**Directions for this task**
Transcribe exactly the line containing "event: emerging-flux region" and the remaining lines of the listing below, through the very last.

**Provided data**
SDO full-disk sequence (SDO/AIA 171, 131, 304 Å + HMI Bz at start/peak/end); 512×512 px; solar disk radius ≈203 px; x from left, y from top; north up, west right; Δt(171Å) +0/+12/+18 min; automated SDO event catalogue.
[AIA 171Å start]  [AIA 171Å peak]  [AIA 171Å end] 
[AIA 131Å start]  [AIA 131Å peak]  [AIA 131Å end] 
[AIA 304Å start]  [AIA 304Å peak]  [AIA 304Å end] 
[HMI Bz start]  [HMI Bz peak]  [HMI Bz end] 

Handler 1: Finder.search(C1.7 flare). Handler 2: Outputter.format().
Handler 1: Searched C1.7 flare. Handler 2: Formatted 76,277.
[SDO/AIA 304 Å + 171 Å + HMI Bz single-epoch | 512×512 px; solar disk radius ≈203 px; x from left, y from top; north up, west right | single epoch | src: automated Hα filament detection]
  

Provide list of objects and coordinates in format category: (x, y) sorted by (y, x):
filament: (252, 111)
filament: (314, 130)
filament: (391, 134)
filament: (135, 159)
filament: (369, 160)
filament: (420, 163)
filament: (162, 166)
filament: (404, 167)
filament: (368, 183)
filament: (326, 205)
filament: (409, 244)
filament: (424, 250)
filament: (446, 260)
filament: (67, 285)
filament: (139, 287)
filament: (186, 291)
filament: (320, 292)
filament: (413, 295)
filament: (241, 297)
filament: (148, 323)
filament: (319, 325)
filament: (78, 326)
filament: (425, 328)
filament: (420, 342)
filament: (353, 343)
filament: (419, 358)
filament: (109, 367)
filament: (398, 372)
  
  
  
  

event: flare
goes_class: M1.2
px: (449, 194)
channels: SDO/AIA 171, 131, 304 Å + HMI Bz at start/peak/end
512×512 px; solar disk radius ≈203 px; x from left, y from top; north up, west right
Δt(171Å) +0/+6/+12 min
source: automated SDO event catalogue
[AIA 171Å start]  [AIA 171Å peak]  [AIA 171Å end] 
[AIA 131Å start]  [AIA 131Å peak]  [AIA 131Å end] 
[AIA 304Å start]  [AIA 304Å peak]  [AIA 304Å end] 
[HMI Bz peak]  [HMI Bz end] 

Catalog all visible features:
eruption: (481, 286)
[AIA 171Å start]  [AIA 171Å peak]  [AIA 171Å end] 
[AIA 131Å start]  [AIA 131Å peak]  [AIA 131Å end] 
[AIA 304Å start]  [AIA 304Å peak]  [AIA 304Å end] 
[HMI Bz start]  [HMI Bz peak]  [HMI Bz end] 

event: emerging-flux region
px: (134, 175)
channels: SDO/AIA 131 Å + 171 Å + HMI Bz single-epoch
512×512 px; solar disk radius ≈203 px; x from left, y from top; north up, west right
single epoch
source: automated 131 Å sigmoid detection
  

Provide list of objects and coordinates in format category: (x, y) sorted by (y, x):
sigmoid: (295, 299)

**Completed task**
event: emerging-flux region
px: (134, 175)
channels: SDO/AIA 131 Å + 171 Å + HMI Bz single-epoch
512×512 px; solar disk radius ≈203 px; x from left, y from top; north up, west right
single epoch
source: automated 131 Å sigmoid detection
  

Provide list of objects and coordinates in format category: (x, y) sorted by (y, x):
sigmoid: (295, 299)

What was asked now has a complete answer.